Sampled particles (PM) include all solid and condensed material present in the diluted and cooled diesel exhaust. The composition can be expected to change throughout their passage in the exhaust duct and during the sampling due to changing conditions. The PM, both in terms of mass and number concentration, are sensitive to variations in temperature and humidity in the exhaust and during the sample conditioning (dilution). In the scrubber, the gases are cooled from around 300 °C to around 20 °C using water that is added to the exhaust as part of the scrubber design. Water that remains in the exhaust is removed with a demister system as part of the scrubber design. In the hot exhaust tests on HFO, upstream of the scrubber, we followed the ISO 8178 for dilution and sampling with a few exceptions. The standard is not applicable for cold exhaust gas sampling and an alternative sampling system was used downstream of the scrubber. Downstream of the scrubber, the sample line is heated, and the dilution is first made with hot and then ambient-temperature air. The temperature influences the volatile content of particles to a great extent. Detailed analysis of emission factors for PM mass sampled with the dilution tunnel and with FPS shows a great deal of variability, especially for the low engine load emission factors. The variability is, however, not only between the two dilution devices, but also within the samples taken with the same device. The variability is larger for HFO tests upstream the scrubber where a large influence of condensable sulphate is expected. Development of a robust sampling methodology for testing of emissions of particulate matter in the exhaust of widely varying physical and chemical properties is an important subject for further research.

4. Conclusions

This study suggests that the reduction of particle mass over an exhaust gas treatment system is not efficient enough to accomplish particle emission levels equal to those from combustion of low sulphur fuel oil. With a traditional marine gasoil or other low sulphur fuel oil as marine fuel, the particle emissions can be expected to be significantly lower than at the use of HFO and a scrubber. The results from our measurement and previous studies suggest particle mass reductions of on average around 40% over exhaust gas scrubbers. Results of measurement studies on particle emission spread largely. This likely reflects the influence of sampling systems on the results. Particularly challenging are measurements in the cold exhaust gas downstream of the exhaust gas scrubber which are not covered by any standard.

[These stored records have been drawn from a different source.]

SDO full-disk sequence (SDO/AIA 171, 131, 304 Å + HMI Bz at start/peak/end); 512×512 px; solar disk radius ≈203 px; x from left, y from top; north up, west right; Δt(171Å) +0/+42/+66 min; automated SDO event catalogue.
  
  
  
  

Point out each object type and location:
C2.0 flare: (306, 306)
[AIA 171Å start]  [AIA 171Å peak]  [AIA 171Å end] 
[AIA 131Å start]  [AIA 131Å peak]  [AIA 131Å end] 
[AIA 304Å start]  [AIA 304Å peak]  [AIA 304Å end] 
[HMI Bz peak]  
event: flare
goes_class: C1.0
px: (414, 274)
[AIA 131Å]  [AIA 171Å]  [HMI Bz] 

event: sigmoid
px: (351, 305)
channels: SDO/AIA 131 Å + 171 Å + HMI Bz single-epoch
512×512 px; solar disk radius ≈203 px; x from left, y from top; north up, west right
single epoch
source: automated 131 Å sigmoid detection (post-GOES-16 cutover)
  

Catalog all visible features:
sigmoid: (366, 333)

The measurements also showed lower specific emissions of BC, EC, PAH-16 at operations on low sulphur fuel oil than downstream of the scrubber at heavy fuel oil operations. The scrubber efficiently reduced concentrations of gaseous SO₂, SO₃, total hydrocarbons and the heavier fraction of the measured PAHs.

The internationally agreed sulphur regulations for ships aim at reducing emissions to air of particles as well as sulphur oxides. In a wider context, the results from this study indicate that an extensive use of scrubbers may partly cancel the aimed for effect of reduced particle emissions to air that would be achieved by only using fuels with low sulphur content.

Further research on the amount of fuel used in the engines on ships equipped with scrubbers is important to draw conclusions on environmental and health effects of the technology.